Dining Room
Eclectic objects, universal elegance
The dining room was designed with furnishings from a variety of times and places to achieve a grand appearance. The French early eighteenth-century oak paneling, featuring rococo motifs such as billowing scrolls and graceful long-tailed birds, sets a lively tone for the room. Four large Dutch paintings of hunting scenes on the walls add a stately touch, and a nineteenth-century Aubusson carpet, a gift from Napoleon III to Emperor Maximillian of Mexico, graces the floor. A pair of stunning Empire-style lapis lazuli and gilt bronze candelabra, an eightieth birthday gift to Post, frame the fireplace and add to the luxurious atmosphere.

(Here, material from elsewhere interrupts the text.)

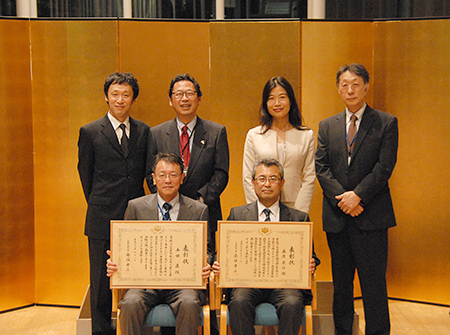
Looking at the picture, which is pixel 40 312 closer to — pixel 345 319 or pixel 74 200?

The crown jewel of the room is the table. This magnificent piece, with a mosaic top containing eleven different stones, sat up to thirty guests. Commissioned in 1927 from the most celebrated hardstone workshop in Florence—the Opificio delle Pietre Dure—the table was originally designed for Mar-A-Lago, the lavish Palm Beach estate Post built with her second husband, E.F. Hutton in 1927. A provision in her will called for its move to Hillwood following her death.
A Dynamic Room
Today, table settings in the dining room and the adjacent breakfast room change with selections of porcelain, glass, and flatware from the extensive collection of French, Russian and other historic services from around the world. Visitors are treated to a different look in the rooms three to four times per year. Carefully chosen vignettes evoke the season, reinterpret a special exhibition, or re-create one of Post’s grand dinner parties.
As in Marjorie Post’s time, the floral arrangements in the dining room and throughout the house come primarily from Hillwood’s cutting gardens and greenhouses. Hillwood’s horticulturists and floral designers often create modern-day variations of arrangements based on photographs of the floral designs found in the rooms during Post’s years at Hillwood.